* [Exercise data]
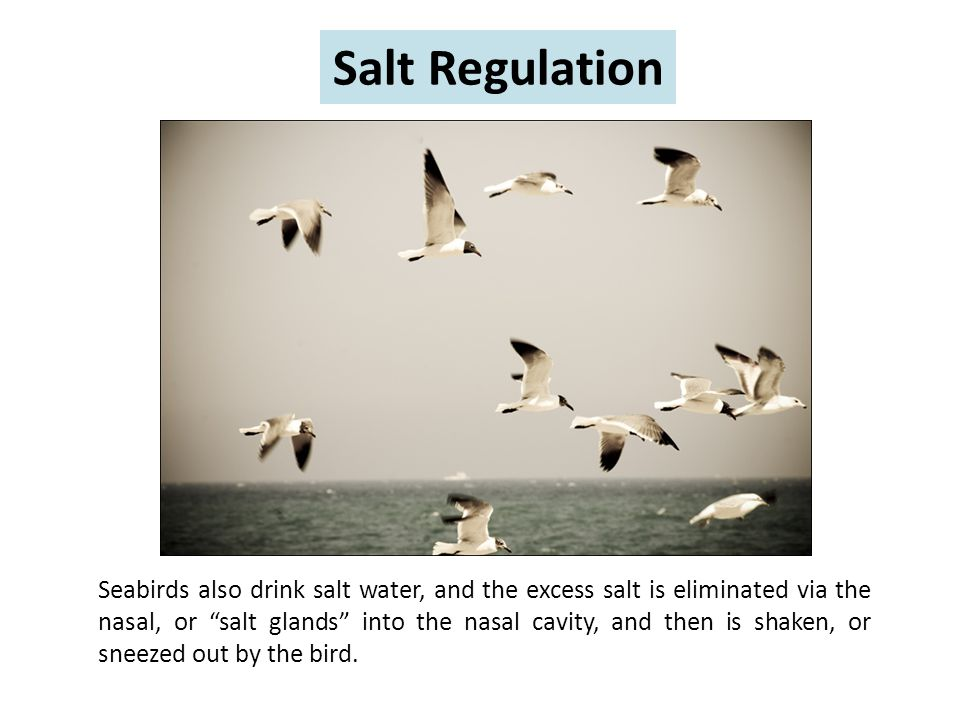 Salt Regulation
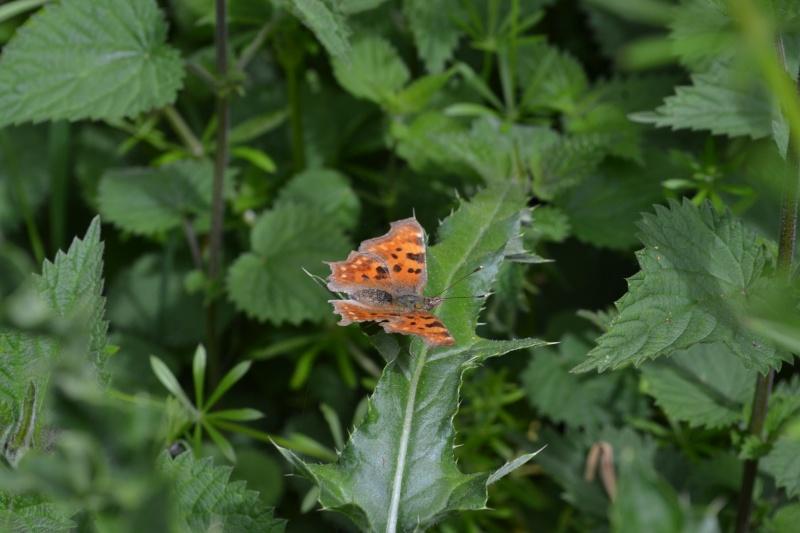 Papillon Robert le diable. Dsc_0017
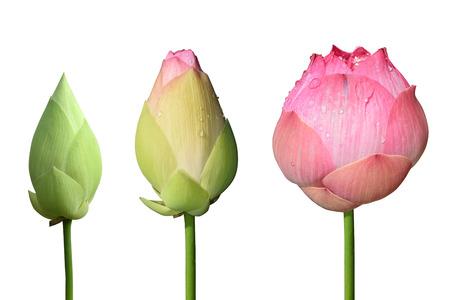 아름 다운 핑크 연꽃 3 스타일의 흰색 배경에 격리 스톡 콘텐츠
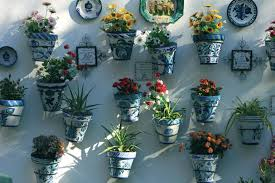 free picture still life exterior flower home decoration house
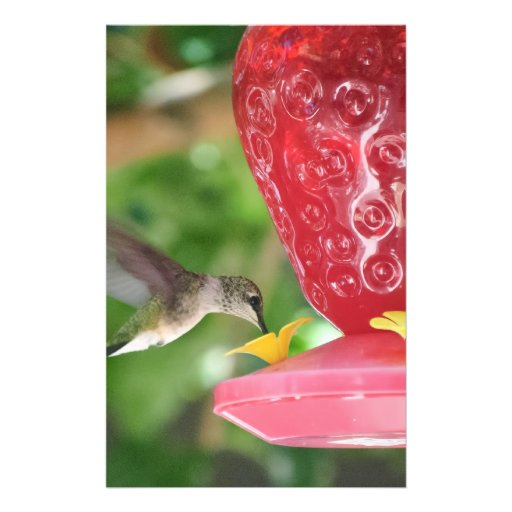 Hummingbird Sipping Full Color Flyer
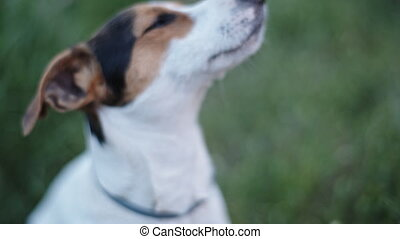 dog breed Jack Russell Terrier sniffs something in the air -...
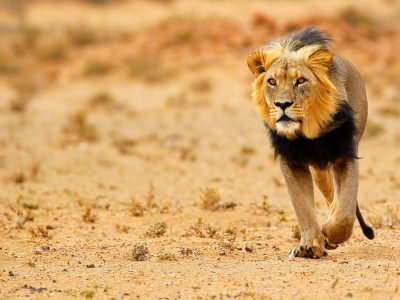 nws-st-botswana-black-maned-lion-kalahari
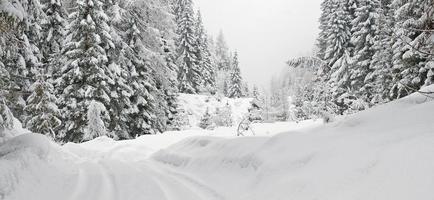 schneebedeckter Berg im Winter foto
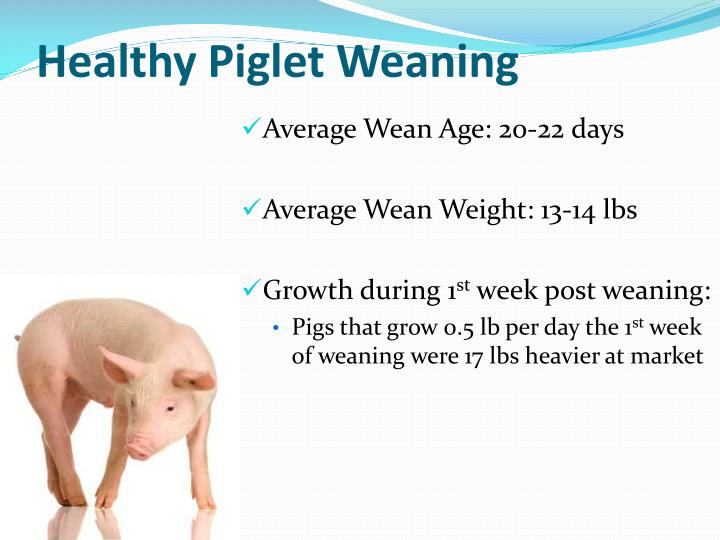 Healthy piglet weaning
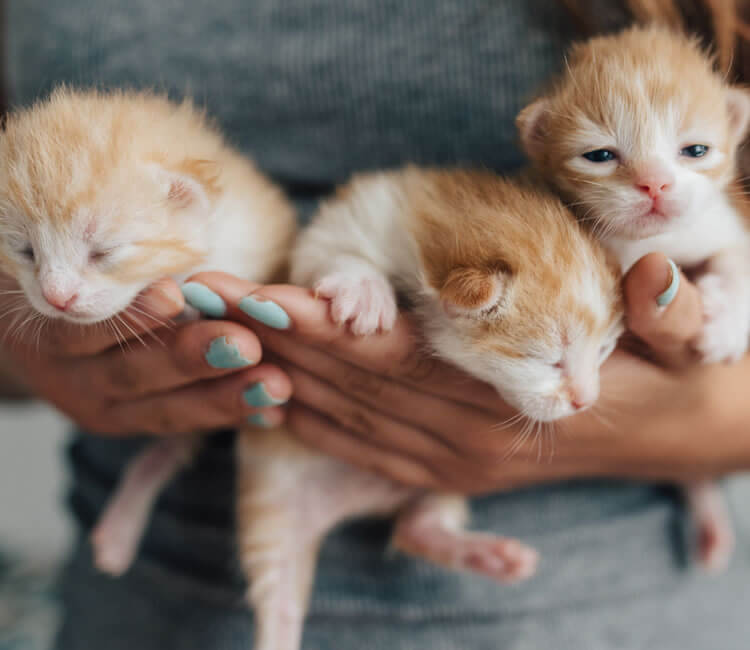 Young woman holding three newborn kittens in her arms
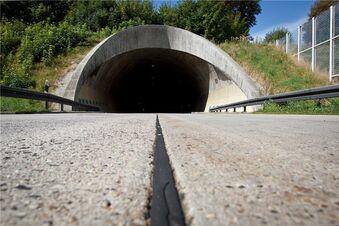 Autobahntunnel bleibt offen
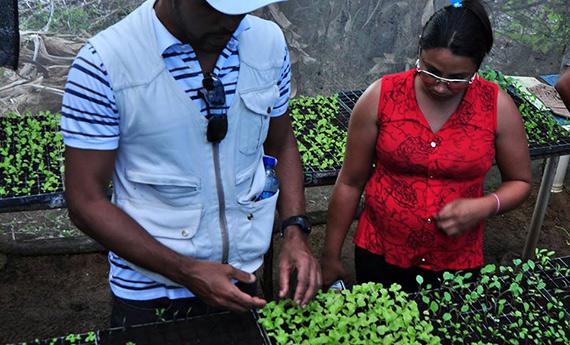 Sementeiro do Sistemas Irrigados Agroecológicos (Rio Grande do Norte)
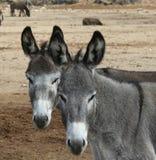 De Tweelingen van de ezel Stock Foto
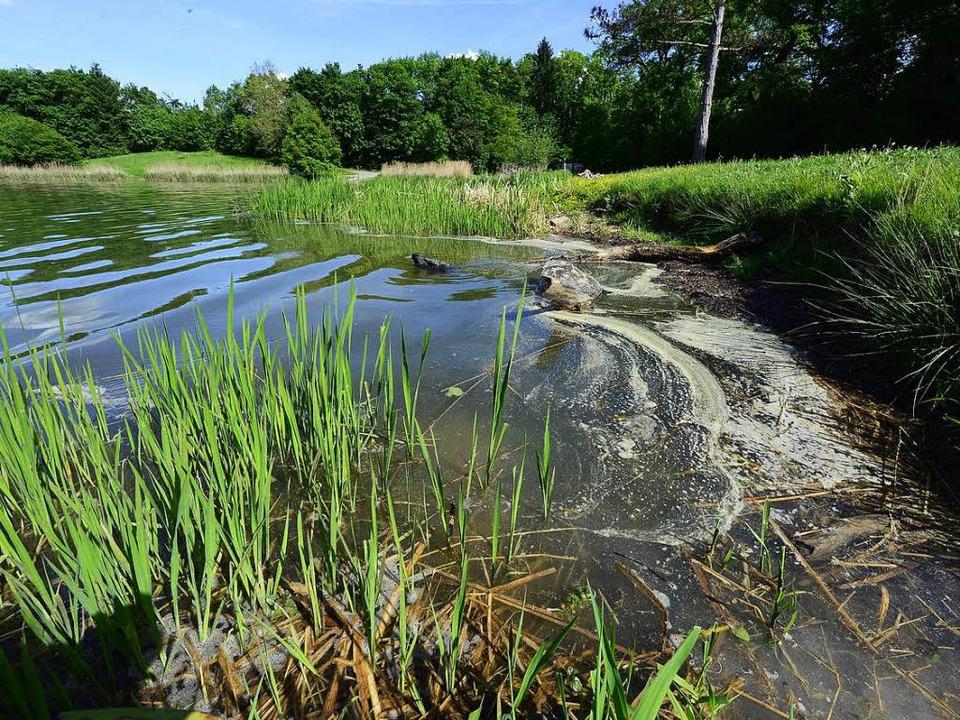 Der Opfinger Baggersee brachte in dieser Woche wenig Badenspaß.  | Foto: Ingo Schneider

* [What the task requires] Would you output the lines above from the line holding "Papillon Robert le diable. Dsc_0017" up to and including the line holding "dog breed Jack", exactly and only those, with no pictures?

* [Solution]
 Papillon Robert le diable. Dsc_0017
 아름 다운 핑크 연꽃 3 스타일의 흰색 배경에 격리 스톡 콘텐츠
 free picture still life exterior flower home decoration house
 Hummingbird Sipping Full Color Flyer
 dog breed Jack Russell Terrier sniffs something in the air -...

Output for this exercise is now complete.